- [Required work]
As you print the data below, keep every line exactly as it is and leave the images behind.

"""

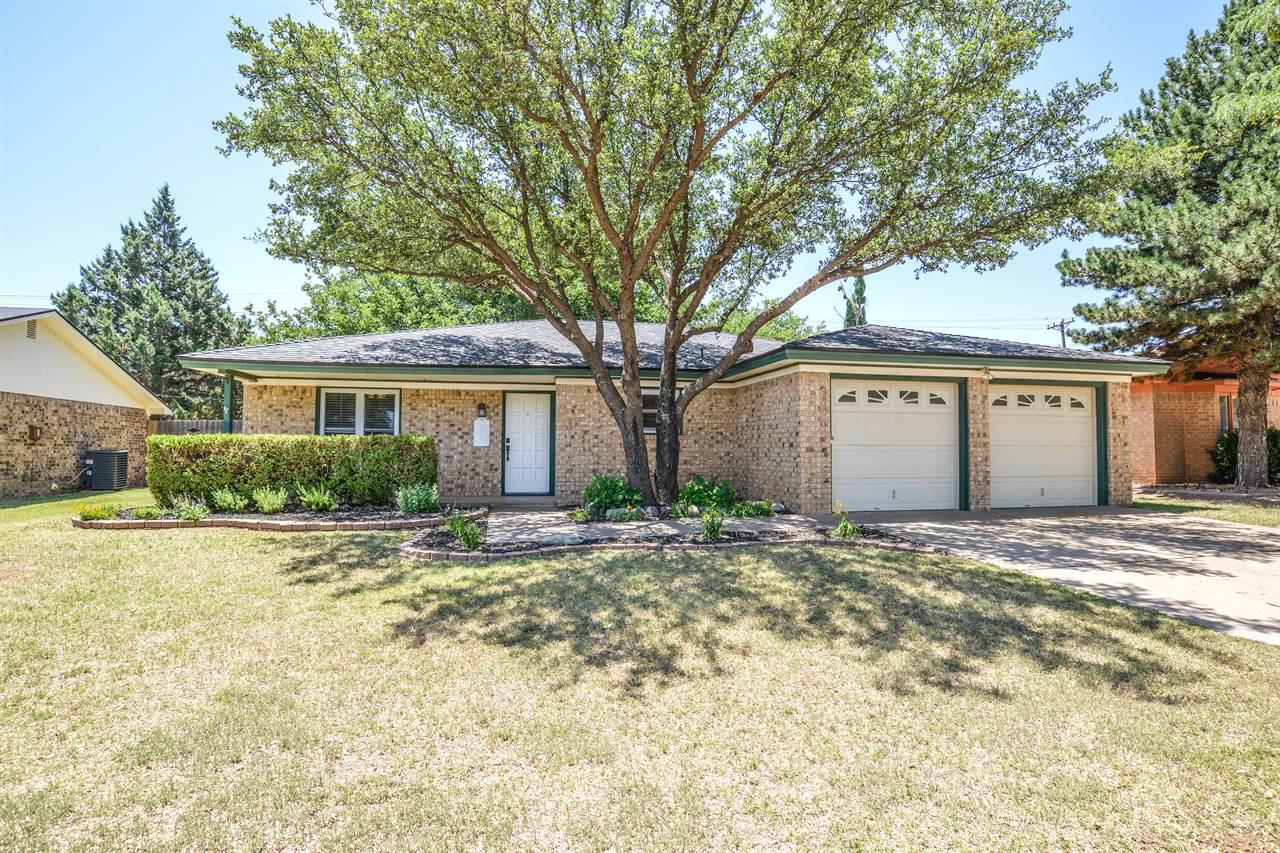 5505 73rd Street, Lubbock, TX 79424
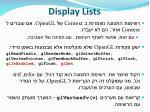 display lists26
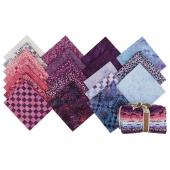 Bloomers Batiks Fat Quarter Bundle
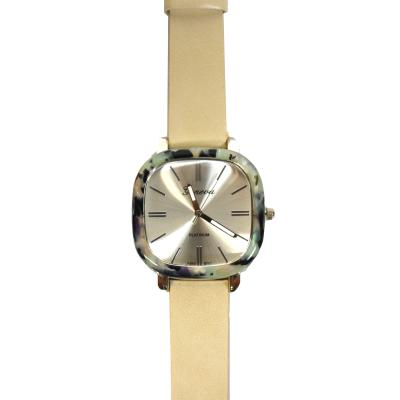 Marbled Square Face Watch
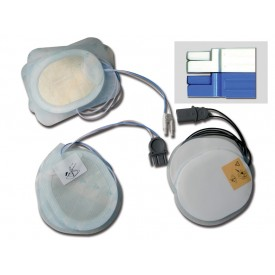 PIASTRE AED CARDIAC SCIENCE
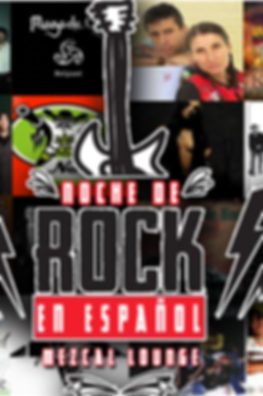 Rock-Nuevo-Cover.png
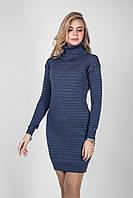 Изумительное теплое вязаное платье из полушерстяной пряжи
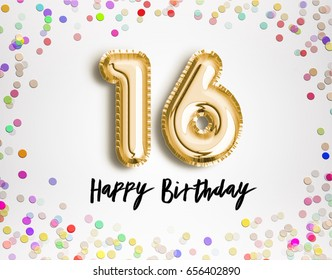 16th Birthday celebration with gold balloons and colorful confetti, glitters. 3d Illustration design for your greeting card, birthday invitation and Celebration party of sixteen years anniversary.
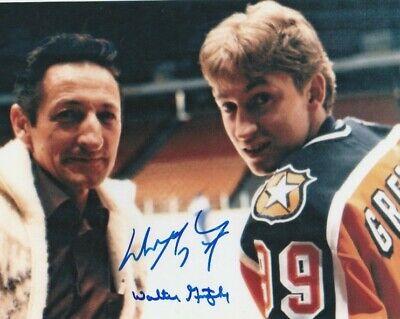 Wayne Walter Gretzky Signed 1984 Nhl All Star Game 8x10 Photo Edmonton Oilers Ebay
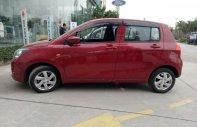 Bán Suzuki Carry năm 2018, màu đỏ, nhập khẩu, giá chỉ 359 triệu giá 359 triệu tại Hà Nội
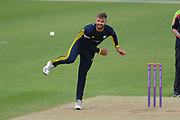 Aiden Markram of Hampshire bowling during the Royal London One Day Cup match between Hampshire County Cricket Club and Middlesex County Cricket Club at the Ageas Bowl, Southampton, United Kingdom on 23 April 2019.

"""

- [Expected answer]
 5505 73rd Street, Lubbock, TX 79424
 display lists26
 Bloomers Batiks Fat Quarter Bundle
 Marbled Square Face Watch
 PIASTRE AED CARDIAC SCIENCE
 Rock-Nuevo-Cover.png
 Изумительное теплое вязаное платье из полушерстяной пряжи
 16th Birthday celebration with gold balloons and colorful confetti, glitters. 3d Illustration design for your greeting card, birthday invitation and Celebration party of sixteen years anniversary.
 Wayne Walter Gretzky Signed 1984 Nhl All Star Game 8x10 Photo Edmonton Oilers Ebay
 Bán Suzuki Carry năm 2018, màu đỏ, nhập khẩu, giá chỉ 359 triệu giá 359 triệu tại Hà Nội
 Aiden Markram of Hampshire bowling during the Royal London One Day Cup match between Hampshire County Cricket Club and Middlesex County Cricket Club at the Ageas Bowl, Southampton, United Kingdom on 23 April 2019.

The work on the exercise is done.